The Spektrum DX6i mentioned is pretty close to your requirements. The transmitter can bind to any one of 10 receivers. The rcvrs are around $40-50 and are very small. I just installed one in a Ruby and I'm very happy with it. 
To control a battery-powered loco with a conventional (aircraft-type) r/c rig like the Spektrum DX6i, you have to go to the r/c car section of the showroom. They have high-power motor controllers that will plug in to a conventional rcvr. The problem I found (a few years ago) was that they are mono-directional: like planes, race cars only go forward! However, with the 6-channel capability of the DX6i, I think you could rig up a reverser to the "gear up/down" button. Or, if you look around, there may be a motor controller designed for a tank that can reverse. 

(Edit) Yes, I thought so. The off-road crowd have reversible motor controllers. 
http://www3.towerhobbies.com/cgi-bin/wti0093p?&C=MJD


----------



## TonyWalsham (Jan 2, 2008)

Hello Pete. 
Thanks for the glowing testimonial but I should like to correct a couple of errors please. 
I can recommend the RCS approach; I have two systems in my battery+r/c locos and I have friends that run the live steam version and it works as advertised with no glitching.

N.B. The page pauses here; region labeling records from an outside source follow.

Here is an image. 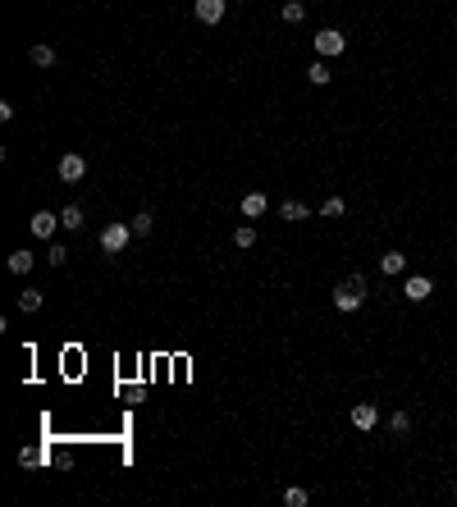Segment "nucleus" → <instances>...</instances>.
<instances>
[{
	"instance_id": "obj_12",
	"label": "nucleus",
	"mask_w": 457,
	"mask_h": 507,
	"mask_svg": "<svg viewBox=\"0 0 457 507\" xmlns=\"http://www.w3.org/2000/svg\"><path fill=\"white\" fill-rule=\"evenodd\" d=\"M37 256L32 251H9V275H32Z\"/></svg>"
},
{
	"instance_id": "obj_11",
	"label": "nucleus",
	"mask_w": 457,
	"mask_h": 507,
	"mask_svg": "<svg viewBox=\"0 0 457 507\" xmlns=\"http://www.w3.org/2000/svg\"><path fill=\"white\" fill-rule=\"evenodd\" d=\"M403 270H407V256H403V251H384V256H380V275L393 279V275H403Z\"/></svg>"
},
{
	"instance_id": "obj_20",
	"label": "nucleus",
	"mask_w": 457,
	"mask_h": 507,
	"mask_svg": "<svg viewBox=\"0 0 457 507\" xmlns=\"http://www.w3.org/2000/svg\"><path fill=\"white\" fill-rule=\"evenodd\" d=\"M233 242H238V247L247 251L251 242H256V229H251V224H242V229H233Z\"/></svg>"
},
{
	"instance_id": "obj_3",
	"label": "nucleus",
	"mask_w": 457,
	"mask_h": 507,
	"mask_svg": "<svg viewBox=\"0 0 457 507\" xmlns=\"http://www.w3.org/2000/svg\"><path fill=\"white\" fill-rule=\"evenodd\" d=\"M311 42H316V55H320V60H329V55H343V51H348V37L338 32V28H320Z\"/></svg>"
},
{
	"instance_id": "obj_2",
	"label": "nucleus",
	"mask_w": 457,
	"mask_h": 507,
	"mask_svg": "<svg viewBox=\"0 0 457 507\" xmlns=\"http://www.w3.org/2000/svg\"><path fill=\"white\" fill-rule=\"evenodd\" d=\"M129 238H133V224H124V220L105 224V229H101V251H110V256H119V251L129 247Z\"/></svg>"
},
{
	"instance_id": "obj_15",
	"label": "nucleus",
	"mask_w": 457,
	"mask_h": 507,
	"mask_svg": "<svg viewBox=\"0 0 457 507\" xmlns=\"http://www.w3.org/2000/svg\"><path fill=\"white\" fill-rule=\"evenodd\" d=\"M18 311H23V316H32V311H42V292H37V288L18 292Z\"/></svg>"
},
{
	"instance_id": "obj_8",
	"label": "nucleus",
	"mask_w": 457,
	"mask_h": 507,
	"mask_svg": "<svg viewBox=\"0 0 457 507\" xmlns=\"http://www.w3.org/2000/svg\"><path fill=\"white\" fill-rule=\"evenodd\" d=\"M55 229H60V215H55V210H37L32 215V233L37 238H55Z\"/></svg>"
},
{
	"instance_id": "obj_9",
	"label": "nucleus",
	"mask_w": 457,
	"mask_h": 507,
	"mask_svg": "<svg viewBox=\"0 0 457 507\" xmlns=\"http://www.w3.org/2000/svg\"><path fill=\"white\" fill-rule=\"evenodd\" d=\"M266 210H270V197H266V192H247V197H242V215H247V220H261Z\"/></svg>"
},
{
	"instance_id": "obj_21",
	"label": "nucleus",
	"mask_w": 457,
	"mask_h": 507,
	"mask_svg": "<svg viewBox=\"0 0 457 507\" xmlns=\"http://www.w3.org/2000/svg\"><path fill=\"white\" fill-rule=\"evenodd\" d=\"M343 210H348V206H343V197H329L325 206H320V215H325V220H338Z\"/></svg>"
},
{
	"instance_id": "obj_23",
	"label": "nucleus",
	"mask_w": 457,
	"mask_h": 507,
	"mask_svg": "<svg viewBox=\"0 0 457 507\" xmlns=\"http://www.w3.org/2000/svg\"><path fill=\"white\" fill-rule=\"evenodd\" d=\"M46 261H51V266H55V270H64V261H69V251H64V247H60V242H55V247H51V251H46Z\"/></svg>"
},
{
	"instance_id": "obj_5",
	"label": "nucleus",
	"mask_w": 457,
	"mask_h": 507,
	"mask_svg": "<svg viewBox=\"0 0 457 507\" xmlns=\"http://www.w3.org/2000/svg\"><path fill=\"white\" fill-rule=\"evenodd\" d=\"M229 9V0H192V14L201 18V23H220Z\"/></svg>"
},
{
	"instance_id": "obj_19",
	"label": "nucleus",
	"mask_w": 457,
	"mask_h": 507,
	"mask_svg": "<svg viewBox=\"0 0 457 507\" xmlns=\"http://www.w3.org/2000/svg\"><path fill=\"white\" fill-rule=\"evenodd\" d=\"M388 430H393L398 439L412 434V416H407V412H393V416H388Z\"/></svg>"
},
{
	"instance_id": "obj_22",
	"label": "nucleus",
	"mask_w": 457,
	"mask_h": 507,
	"mask_svg": "<svg viewBox=\"0 0 457 507\" xmlns=\"http://www.w3.org/2000/svg\"><path fill=\"white\" fill-rule=\"evenodd\" d=\"M284 503H288V507H307V489H297V484H288V489H284Z\"/></svg>"
},
{
	"instance_id": "obj_18",
	"label": "nucleus",
	"mask_w": 457,
	"mask_h": 507,
	"mask_svg": "<svg viewBox=\"0 0 457 507\" xmlns=\"http://www.w3.org/2000/svg\"><path fill=\"white\" fill-rule=\"evenodd\" d=\"M129 224H133V233H138V238H147V233H151V224H155V215H151V210H138V215H133Z\"/></svg>"
},
{
	"instance_id": "obj_7",
	"label": "nucleus",
	"mask_w": 457,
	"mask_h": 507,
	"mask_svg": "<svg viewBox=\"0 0 457 507\" xmlns=\"http://www.w3.org/2000/svg\"><path fill=\"white\" fill-rule=\"evenodd\" d=\"M352 425L357 430H375V425H380V407L375 402H357L352 407Z\"/></svg>"
},
{
	"instance_id": "obj_1",
	"label": "nucleus",
	"mask_w": 457,
	"mask_h": 507,
	"mask_svg": "<svg viewBox=\"0 0 457 507\" xmlns=\"http://www.w3.org/2000/svg\"><path fill=\"white\" fill-rule=\"evenodd\" d=\"M362 302H366V279L362 275L343 279V284L334 288V306L338 311H362Z\"/></svg>"
},
{
	"instance_id": "obj_17",
	"label": "nucleus",
	"mask_w": 457,
	"mask_h": 507,
	"mask_svg": "<svg viewBox=\"0 0 457 507\" xmlns=\"http://www.w3.org/2000/svg\"><path fill=\"white\" fill-rule=\"evenodd\" d=\"M307 18V0H284V23H302Z\"/></svg>"
},
{
	"instance_id": "obj_16",
	"label": "nucleus",
	"mask_w": 457,
	"mask_h": 507,
	"mask_svg": "<svg viewBox=\"0 0 457 507\" xmlns=\"http://www.w3.org/2000/svg\"><path fill=\"white\" fill-rule=\"evenodd\" d=\"M83 220H87V215H83V206H64V210H60V224H64L69 233H73V229H83Z\"/></svg>"
},
{
	"instance_id": "obj_24",
	"label": "nucleus",
	"mask_w": 457,
	"mask_h": 507,
	"mask_svg": "<svg viewBox=\"0 0 457 507\" xmlns=\"http://www.w3.org/2000/svg\"><path fill=\"white\" fill-rule=\"evenodd\" d=\"M453 494H457V480H453Z\"/></svg>"
},
{
	"instance_id": "obj_6",
	"label": "nucleus",
	"mask_w": 457,
	"mask_h": 507,
	"mask_svg": "<svg viewBox=\"0 0 457 507\" xmlns=\"http://www.w3.org/2000/svg\"><path fill=\"white\" fill-rule=\"evenodd\" d=\"M430 292H434L430 275H412V279H407V284H403V297H407V302H425V297H430Z\"/></svg>"
},
{
	"instance_id": "obj_10",
	"label": "nucleus",
	"mask_w": 457,
	"mask_h": 507,
	"mask_svg": "<svg viewBox=\"0 0 457 507\" xmlns=\"http://www.w3.org/2000/svg\"><path fill=\"white\" fill-rule=\"evenodd\" d=\"M279 220L302 224V220H311V206H307V201H284V206H279Z\"/></svg>"
},
{
	"instance_id": "obj_14",
	"label": "nucleus",
	"mask_w": 457,
	"mask_h": 507,
	"mask_svg": "<svg viewBox=\"0 0 457 507\" xmlns=\"http://www.w3.org/2000/svg\"><path fill=\"white\" fill-rule=\"evenodd\" d=\"M329 78H334V73H329V64H325V60H316V64L307 69V83H311V87H325Z\"/></svg>"
},
{
	"instance_id": "obj_4",
	"label": "nucleus",
	"mask_w": 457,
	"mask_h": 507,
	"mask_svg": "<svg viewBox=\"0 0 457 507\" xmlns=\"http://www.w3.org/2000/svg\"><path fill=\"white\" fill-rule=\"evenodd\" d=\"M55 174H60V183H78L87 174V160L78 151H69V155H60V165H55Z\"/></svg>"
},
{
	"instance_id": "obj_13",
	"label": "nucleus",
	"mask_w": 457,
	"mask_h": 507,
	"mask_svg": "<svg viewBox=\"0 0 457 507\" xmlns=\"http://www.w3.org/2000/svg\"><path fill=\"white\" fill-rule=\"evenodd\" d=\"M28 60H32L37 69H51V64H55V51H51L46 42H37V46H28Z\"/></svg>"
}]
</instances>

However, it is designed for one-tx-per-loco, so it doesn't quite meet your specs.

Not so. 
That is a long held myth. 
The RCS TX-24 can control *as many* locos, both live steam and battery R/C as you want from one TX-24. 
You can run them one at a time or ganged together in multiple units. 
The TX-24 can also independently control any three locos simultaneously on the same track. 
To control a battery-powered loco with a conventional (aircraft-type) r/c rig like the Spektrum DX6i, you have to go to the r/c car section of the showroom. They have high-power motor controllers that will plug in to a conventional rcvr. The problem I found (a few years ago) was that they are mono-directional: like planes, race cars only go forward!

Again not so. 
I also make the EVO series of battery R/C ESC's that are designed especially for Large Scale locos. 
The EVO series are also designed to eliminate glitching. 
The RCS TX-24 cannot operate DCC equipment. 
About the only drawback using the Spektrum R/C is operating multiple locos at the same time independently on the same track. I am not quite sure how you would do it. 
That ability is something you can do with both AirWire and RCS.


----------



## Pete Thornton (Jan 2, 2008)

Tony, 

Forgive me for not being conversant with your latest-and-greatest products. 
About the only drawback using the Spektrum R/C is operating multiple locos at the same time independently on the same track. I am not quite sure how you would do it.

I'm not sure why you would want to do it. Gang them up as a multiple unit - sure. But running "three locos simultaneously on the same track" sounds like a nightmare. Maybe, if you had a huge loop of track and wanted to run 3 trains you could sit with your favorite beverage and occasionally adjust a train so it didn't catch up with the one in front? [Personally, I'd be sitting with my beverage dreaming up a complete control system to keep the trains separated automatically.] 

I've had the pleasure of trying to manage a double-header with two widely disparate locos, and it is a very difficult juggling act. I don't plan to repeat it very often.


----------



## TonyWalsham (Jan 2, 2008)

Peter, 
Consider yourself forgiven. 
I'm not sure why you would want to do it. Gang them up as a multiple unit - sure. But running "three locos simultaneously on the same track" sounds like a nightmare. Maybe, if you had a huge loop of track and wanted to run 3 trains you could sit with your favorite beverage and occasionally adjust a train so it didn't catch up with the one in front? [Personally, I'd be sitting with my beverage dreaming up a complete control system to keep the trains separated automatically.] 


I agree absolutely. I know of a very few people who have the manual dexterity to run two trains independently at the same time on the same track, without crashing them. 
I know of no one who can run three at a time without crashing. 

Running 3 trains on different loops is probably a little less difficult. 

But, that is what all the manufacturers claim their R/C equipment can do. 
So I made mine do three because it could. 
I do not recommend such a practice. Mainly because when the inevitable crashes occur, I'll give you one guess who gets the blame./DesktopModules/NTForums/themes/mls/emoticons/crying.gif


----------